One Site Subversion
So, we have a more or less working blog application using our friends Merb and DataMapper. That’s great and if you were looking for a Merb/DataMapper tutorial, hopefully the first entry helped. Still, the central goal is to store the articles in a source-control repository. So, let’s get going on that.
For now, I’m going to ignore the multi-site requirement, for two reasons: I want to first focus on just interacting with Subversion, without extra distractions; and I happen to know that I want to write the library that will be covered in this section for other uses.

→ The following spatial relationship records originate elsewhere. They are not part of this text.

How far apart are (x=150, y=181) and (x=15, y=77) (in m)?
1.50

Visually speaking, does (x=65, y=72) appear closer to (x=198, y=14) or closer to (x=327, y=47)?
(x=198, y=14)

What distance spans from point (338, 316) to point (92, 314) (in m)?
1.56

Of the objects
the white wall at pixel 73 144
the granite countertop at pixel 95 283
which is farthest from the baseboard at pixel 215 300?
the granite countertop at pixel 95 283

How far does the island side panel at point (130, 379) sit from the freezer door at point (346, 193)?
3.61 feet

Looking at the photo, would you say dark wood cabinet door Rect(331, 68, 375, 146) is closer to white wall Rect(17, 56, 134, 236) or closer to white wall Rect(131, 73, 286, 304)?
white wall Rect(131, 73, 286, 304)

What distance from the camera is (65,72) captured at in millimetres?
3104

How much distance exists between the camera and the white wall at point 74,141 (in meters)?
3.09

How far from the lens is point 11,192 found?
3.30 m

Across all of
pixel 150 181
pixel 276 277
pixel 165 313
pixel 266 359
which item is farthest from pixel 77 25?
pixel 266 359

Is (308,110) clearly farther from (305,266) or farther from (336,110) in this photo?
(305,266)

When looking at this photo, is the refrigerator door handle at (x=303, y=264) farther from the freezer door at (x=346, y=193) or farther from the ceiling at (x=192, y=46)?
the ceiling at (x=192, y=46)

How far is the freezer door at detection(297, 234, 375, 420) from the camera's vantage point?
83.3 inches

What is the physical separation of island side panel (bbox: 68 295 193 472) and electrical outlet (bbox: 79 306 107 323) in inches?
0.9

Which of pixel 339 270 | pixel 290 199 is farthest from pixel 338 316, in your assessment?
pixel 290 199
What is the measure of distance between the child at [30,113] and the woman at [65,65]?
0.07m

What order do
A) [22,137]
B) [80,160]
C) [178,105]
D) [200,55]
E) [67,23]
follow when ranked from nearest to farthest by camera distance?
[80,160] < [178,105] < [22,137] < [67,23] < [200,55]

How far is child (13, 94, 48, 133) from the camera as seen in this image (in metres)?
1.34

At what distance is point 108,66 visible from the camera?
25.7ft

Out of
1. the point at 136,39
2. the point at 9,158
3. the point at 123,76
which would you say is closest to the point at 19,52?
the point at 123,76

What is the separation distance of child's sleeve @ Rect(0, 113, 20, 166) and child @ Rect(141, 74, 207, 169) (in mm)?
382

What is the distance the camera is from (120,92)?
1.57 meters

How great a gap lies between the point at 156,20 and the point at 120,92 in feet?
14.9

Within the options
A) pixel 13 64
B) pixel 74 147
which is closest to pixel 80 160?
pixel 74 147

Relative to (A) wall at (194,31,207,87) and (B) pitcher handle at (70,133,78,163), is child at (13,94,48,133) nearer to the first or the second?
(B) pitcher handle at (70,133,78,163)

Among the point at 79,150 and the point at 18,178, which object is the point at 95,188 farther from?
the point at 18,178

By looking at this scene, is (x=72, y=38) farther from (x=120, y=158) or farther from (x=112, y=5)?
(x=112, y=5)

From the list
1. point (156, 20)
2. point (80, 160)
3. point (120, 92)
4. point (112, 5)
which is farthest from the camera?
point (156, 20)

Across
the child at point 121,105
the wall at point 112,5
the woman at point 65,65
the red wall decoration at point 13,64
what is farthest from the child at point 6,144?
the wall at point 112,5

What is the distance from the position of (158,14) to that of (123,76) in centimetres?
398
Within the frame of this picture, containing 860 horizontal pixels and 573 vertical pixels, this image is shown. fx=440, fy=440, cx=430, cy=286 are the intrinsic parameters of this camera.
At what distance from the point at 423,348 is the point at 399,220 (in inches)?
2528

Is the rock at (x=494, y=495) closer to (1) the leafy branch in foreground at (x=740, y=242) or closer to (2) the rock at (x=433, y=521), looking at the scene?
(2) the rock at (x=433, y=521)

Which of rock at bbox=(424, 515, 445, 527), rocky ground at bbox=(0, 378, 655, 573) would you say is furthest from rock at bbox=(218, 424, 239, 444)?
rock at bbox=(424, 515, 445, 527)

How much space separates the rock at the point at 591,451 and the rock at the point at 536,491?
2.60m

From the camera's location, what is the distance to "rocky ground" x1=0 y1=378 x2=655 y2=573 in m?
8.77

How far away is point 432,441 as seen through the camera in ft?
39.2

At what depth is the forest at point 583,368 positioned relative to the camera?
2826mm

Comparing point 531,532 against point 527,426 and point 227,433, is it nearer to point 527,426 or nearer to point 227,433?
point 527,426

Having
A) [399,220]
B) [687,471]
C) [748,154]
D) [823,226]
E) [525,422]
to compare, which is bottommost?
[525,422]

Before diving into the code, I want to examine three “big” design questions.
-
How much abstraction? I could create a library that abstracts so that it presents a unified API for multiple SCMs. But I won’t. Again, it complicates things. Also, the “Subversion” stuff will not be accessed from many points within the app, so I feel fairly safe with the possibility of future “API changes” if I decide to abstract it later.
-
What SCM? This is an easy call for me. I’m accustomed to Subversion, including having some experience using its SWIG bindings. I’ve played a little with git, but at some point I have to cut off the “learning new things on this one app”.
-
How to interact with Subversion. Here’s some possibilities:
-
Command line/backticks: I’m not entirely opposed to this, but since there are better options, no reason to look here.
-
RSCM: This may no longer be true, but from my memory of RSCM, it more or less uses the command line functions. It offers the benefit of being abstracted, but like the command line, it means working with a working copy. Sure, I could have one checked out in a tmp directory, but I don’t care for that idea.
-
post-commit-hooks: This could be pretty useful, and I could see extending Wistle to accept, say, XML or YAML sent by such a hook (it probably would be fairly simple). One downside is that it requires permissions to modify the hook. I don’t actually anticipate this would be a common problem. The second downside is then I don’t get to play :-( Oh, and the third is getting pre-existing data.
-
CSCM: Theoretically, along the lines of RSCM; so far, it’s only for Subversion, but it uses the SWIG bindings. Downsides are that it’s not under active development (with occassional exceptions on my personal copy, I suppose), and that it’s geared towards a different purpose.
-
Using Subversion SWIG bindings directly: Yay! This allows a bit more control and focus than using one of the libraries, and since we don’t need a lot, I don’t think this is reinventing the wheel. Or, maybe, I’m just using an earlier wheel, down one level of abstraction. The big downside to this is that installing the SWIG binding can be a massive pain unless you have a distro that has a nice package; it may well be impossible on Windows…
-
I’ll throw in one more, which is using the svn or Subversion DeltaV–or whatever the correct name is–protocols directly. Neither protocol is particularly frightening, but that path would still be a lot of extra work for probably minimal gain. It also has the downside that you have be running either svnserve or an http server.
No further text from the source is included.